It's been another rough day for the S&P/ASX 200 Index (ASX: XJO) so far this Friday. At the time of writing, the ASX 200 is down by a painful 0.52%, pulling the index down to under 7,170 points. But it's ASX 200 tech shares that are really feeling the pain today.
Tech shares are getting fried up this Friday, no way around it. Tech is one of the worst-performing ASX 200 sectors on the market today, only trailing ASX gold shares in losses.
Take the Block Inc (ASX: SQ2) share price. Block shares are presently down by a nasty 5.82% at $96.94 a share. Xero Limited (ASX: XRO) has slipped by 2.54% to $73.90 each, while Altium Limited (ASX: ALU) shares have lost 3% of their value to $36.46 a share. Appen Ltd (ASX: APX) has fallen by a depressing 4% to $2.52.

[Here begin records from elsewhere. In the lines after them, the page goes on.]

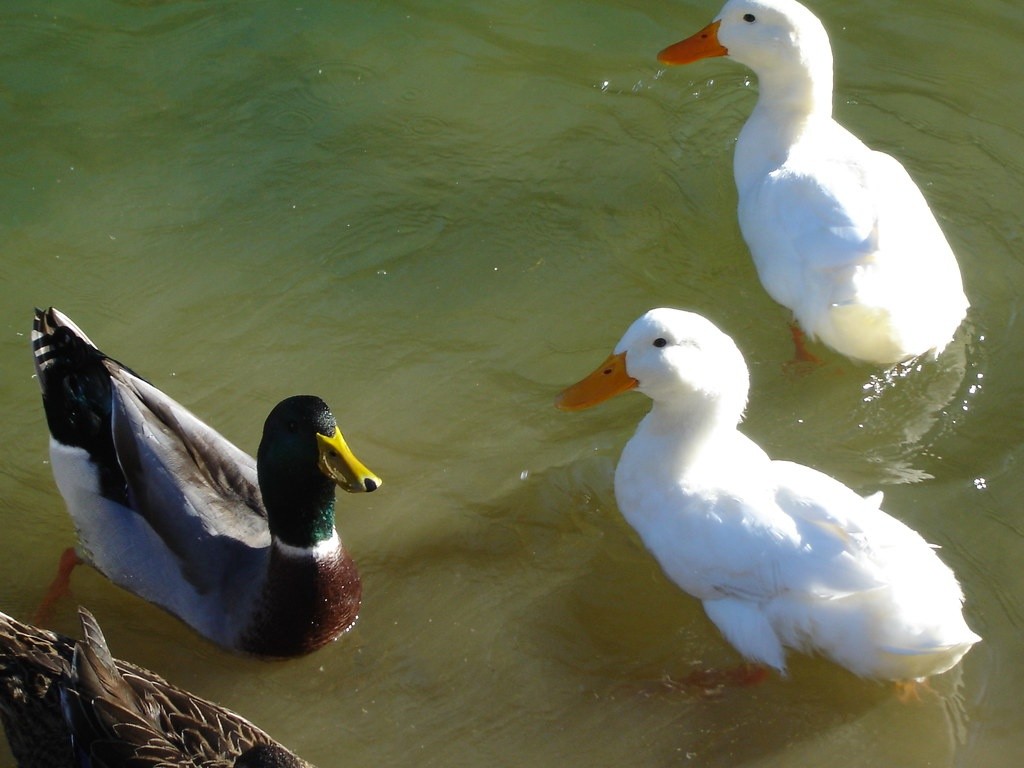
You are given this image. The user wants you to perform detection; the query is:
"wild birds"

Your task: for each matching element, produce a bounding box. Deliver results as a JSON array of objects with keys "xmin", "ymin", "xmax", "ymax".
[
  {"xmin": 0, "ymin": 612, "xmax": 318, "ymax": 768},
  {"xmin": 32, "ymin": 306, "xmax": 383, "ymax": 662}
]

So why is the tech space getting singled out for some of the worst ASX 200 losses this Friday?
Why are ASX 200 tech shares getting fried up this Friday?
Well, it's not entirely clear. But it is likely that what is happening over on the US markets is to blame here. The US markets have been roiled this week by the US Federal Reserve's decision to raise interest rates by 0.5%.

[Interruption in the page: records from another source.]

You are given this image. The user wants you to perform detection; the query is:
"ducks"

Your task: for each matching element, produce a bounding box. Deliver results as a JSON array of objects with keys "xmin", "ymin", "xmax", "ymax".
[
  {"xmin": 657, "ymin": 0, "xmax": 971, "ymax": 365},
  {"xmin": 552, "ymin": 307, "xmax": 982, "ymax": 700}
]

Further, Fed chair Jay Powell made some hawkish comments that indicated that the Fed is far from finding an interest rate ceiling.
This decision, and accompanying comments from Powell, saw the US market tank, particularly the tech-heavy NASDAQ-100 (NASDAQ: NDX).
Higher interest rates are especially damaging for tech shares since many are priced on their future growth prospects, rather than their present profitability.
In last night's trading session, the NASDAQ crashed by a horrid 3.2%. So ASX tech shares were never going to have a rip-roaring kind of day today. That's the most likely explanation as to why tech shares are having such a disappointing end to the trading week this Friday.